**READING TEXT**:
Eight minutes before the cutoff at this February’s Rocky Raccoon 100, a six-foot-two, 250-pound, freckled, bearded redhead named Jeffrey James Binney crossed the finish line.
Binney, a comedian whose slogan is “Hilarious. Captivating. Blindingly Pale,” grew up on a pig farm in Missouri, then studied musical theater in college and moved East. “Luckily my parents were super supportive of me splitting off to New York City to prance about on stage,” Binney, now 33, says. His roles were typically comedic: specifically, “the funny fat best friend.”
A few years later, he returned to Missouri as his mother’s health deteriorated. He was with her for the final year and a half. Close to the end, prompted by an outdoor magazine he found in the hospital waiting room, he went for a trail run. He weighed 340 pounds and was not at all athletic, but something clicked.

**INFORMATION**:
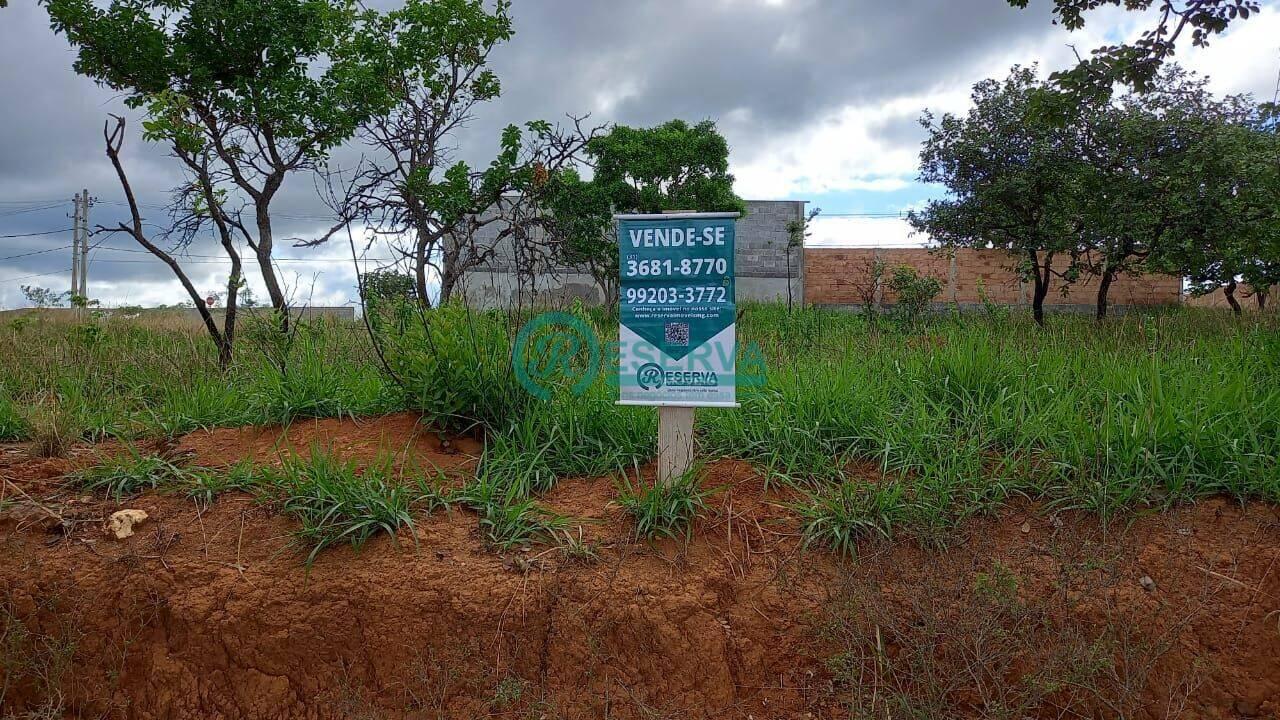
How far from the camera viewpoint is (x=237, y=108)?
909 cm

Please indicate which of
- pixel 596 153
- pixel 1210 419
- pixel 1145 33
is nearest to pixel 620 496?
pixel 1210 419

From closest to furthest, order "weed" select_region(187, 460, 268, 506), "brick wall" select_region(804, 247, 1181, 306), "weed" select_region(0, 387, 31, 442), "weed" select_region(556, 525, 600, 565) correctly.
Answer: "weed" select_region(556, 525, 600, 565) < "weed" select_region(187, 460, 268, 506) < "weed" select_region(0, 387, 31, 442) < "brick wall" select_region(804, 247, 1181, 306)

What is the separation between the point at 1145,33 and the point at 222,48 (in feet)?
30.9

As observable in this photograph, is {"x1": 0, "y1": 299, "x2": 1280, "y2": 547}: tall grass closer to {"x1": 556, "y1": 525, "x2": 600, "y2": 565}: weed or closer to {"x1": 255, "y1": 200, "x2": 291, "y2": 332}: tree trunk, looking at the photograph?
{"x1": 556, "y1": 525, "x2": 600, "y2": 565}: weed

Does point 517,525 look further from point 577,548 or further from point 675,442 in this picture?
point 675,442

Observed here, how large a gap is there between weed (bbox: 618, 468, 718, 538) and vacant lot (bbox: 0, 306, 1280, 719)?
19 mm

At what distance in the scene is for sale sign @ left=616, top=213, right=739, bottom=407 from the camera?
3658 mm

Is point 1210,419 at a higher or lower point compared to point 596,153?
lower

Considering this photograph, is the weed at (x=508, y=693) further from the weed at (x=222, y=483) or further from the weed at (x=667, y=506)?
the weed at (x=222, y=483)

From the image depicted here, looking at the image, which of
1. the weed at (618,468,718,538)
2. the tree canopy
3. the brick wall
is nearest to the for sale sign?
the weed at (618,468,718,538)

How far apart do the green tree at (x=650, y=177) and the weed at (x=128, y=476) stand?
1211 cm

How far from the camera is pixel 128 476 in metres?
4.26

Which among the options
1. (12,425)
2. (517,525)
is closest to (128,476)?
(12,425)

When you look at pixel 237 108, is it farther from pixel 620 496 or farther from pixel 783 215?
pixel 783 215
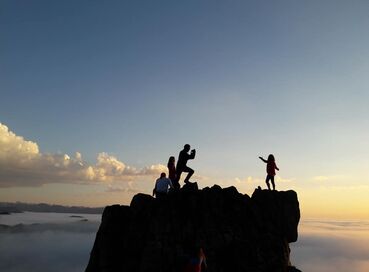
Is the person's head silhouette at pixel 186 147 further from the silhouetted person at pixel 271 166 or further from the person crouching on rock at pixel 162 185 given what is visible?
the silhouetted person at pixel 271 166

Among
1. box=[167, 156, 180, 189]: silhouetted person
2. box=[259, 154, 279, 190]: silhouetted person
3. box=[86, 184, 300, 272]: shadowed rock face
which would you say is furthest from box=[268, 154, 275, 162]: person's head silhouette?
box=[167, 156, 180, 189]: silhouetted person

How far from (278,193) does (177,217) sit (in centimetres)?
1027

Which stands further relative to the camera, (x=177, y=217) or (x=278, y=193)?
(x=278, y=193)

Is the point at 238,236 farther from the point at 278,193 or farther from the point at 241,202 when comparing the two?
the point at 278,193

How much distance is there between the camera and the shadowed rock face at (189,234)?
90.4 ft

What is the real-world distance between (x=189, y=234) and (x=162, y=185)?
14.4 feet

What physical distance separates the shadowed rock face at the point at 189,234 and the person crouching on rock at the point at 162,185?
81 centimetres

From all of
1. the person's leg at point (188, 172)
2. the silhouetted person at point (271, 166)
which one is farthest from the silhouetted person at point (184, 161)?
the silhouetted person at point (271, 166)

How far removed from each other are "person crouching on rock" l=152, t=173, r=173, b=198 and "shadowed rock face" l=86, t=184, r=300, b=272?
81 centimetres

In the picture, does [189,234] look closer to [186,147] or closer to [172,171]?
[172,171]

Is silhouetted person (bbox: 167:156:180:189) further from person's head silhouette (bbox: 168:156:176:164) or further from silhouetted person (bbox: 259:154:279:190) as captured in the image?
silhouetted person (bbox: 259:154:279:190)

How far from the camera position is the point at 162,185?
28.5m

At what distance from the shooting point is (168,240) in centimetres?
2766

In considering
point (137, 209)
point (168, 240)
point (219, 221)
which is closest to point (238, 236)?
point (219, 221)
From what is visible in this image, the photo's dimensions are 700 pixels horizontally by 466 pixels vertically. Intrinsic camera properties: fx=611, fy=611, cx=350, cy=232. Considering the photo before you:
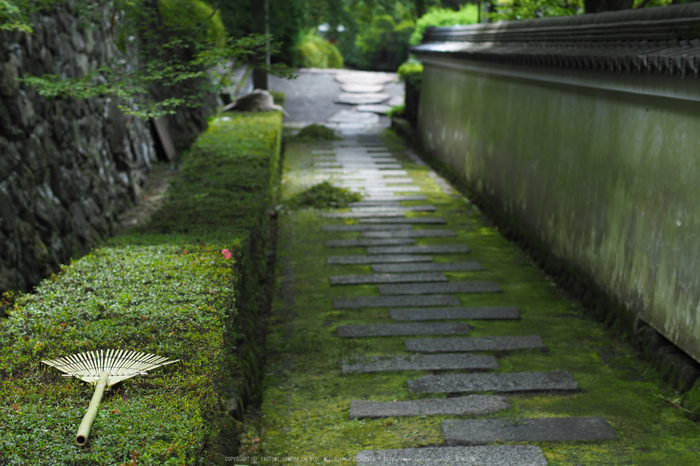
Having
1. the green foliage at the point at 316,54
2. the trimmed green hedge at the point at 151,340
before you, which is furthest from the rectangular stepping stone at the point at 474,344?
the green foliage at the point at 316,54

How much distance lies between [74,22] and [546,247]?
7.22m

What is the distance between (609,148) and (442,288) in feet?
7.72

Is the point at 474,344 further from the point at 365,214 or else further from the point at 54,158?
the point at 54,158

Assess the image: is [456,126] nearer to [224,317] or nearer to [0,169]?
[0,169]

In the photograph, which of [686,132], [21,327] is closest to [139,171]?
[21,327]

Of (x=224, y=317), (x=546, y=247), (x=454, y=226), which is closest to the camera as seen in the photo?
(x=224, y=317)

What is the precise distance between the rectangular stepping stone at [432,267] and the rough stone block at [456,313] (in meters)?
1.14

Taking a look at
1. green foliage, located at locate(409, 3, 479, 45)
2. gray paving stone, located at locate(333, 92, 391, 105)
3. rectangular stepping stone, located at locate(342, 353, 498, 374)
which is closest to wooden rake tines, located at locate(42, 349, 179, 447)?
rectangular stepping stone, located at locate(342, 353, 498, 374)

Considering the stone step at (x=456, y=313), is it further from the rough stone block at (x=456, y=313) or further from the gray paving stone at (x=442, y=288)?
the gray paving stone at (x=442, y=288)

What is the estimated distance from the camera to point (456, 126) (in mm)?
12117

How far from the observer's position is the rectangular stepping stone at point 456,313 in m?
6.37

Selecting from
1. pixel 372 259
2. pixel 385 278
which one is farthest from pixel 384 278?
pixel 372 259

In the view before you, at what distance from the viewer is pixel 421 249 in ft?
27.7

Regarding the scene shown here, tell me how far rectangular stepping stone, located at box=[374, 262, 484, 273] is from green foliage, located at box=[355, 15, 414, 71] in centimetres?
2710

**EXERCISE PROMPT**:
Answer these from the text about Jeffrey James Binney:
(a) How many minutes before the cutoff did Binney finish the Rocky Raccoon 100?
(b) What did he study in college?
(c) How much did he weigh when he went for the trail run prompted by the outdoor magazine?

**RESPONSE TO THIS EXERCISE**:
(a) Eight minutes
(b) Musical theater
(c) 340 pounds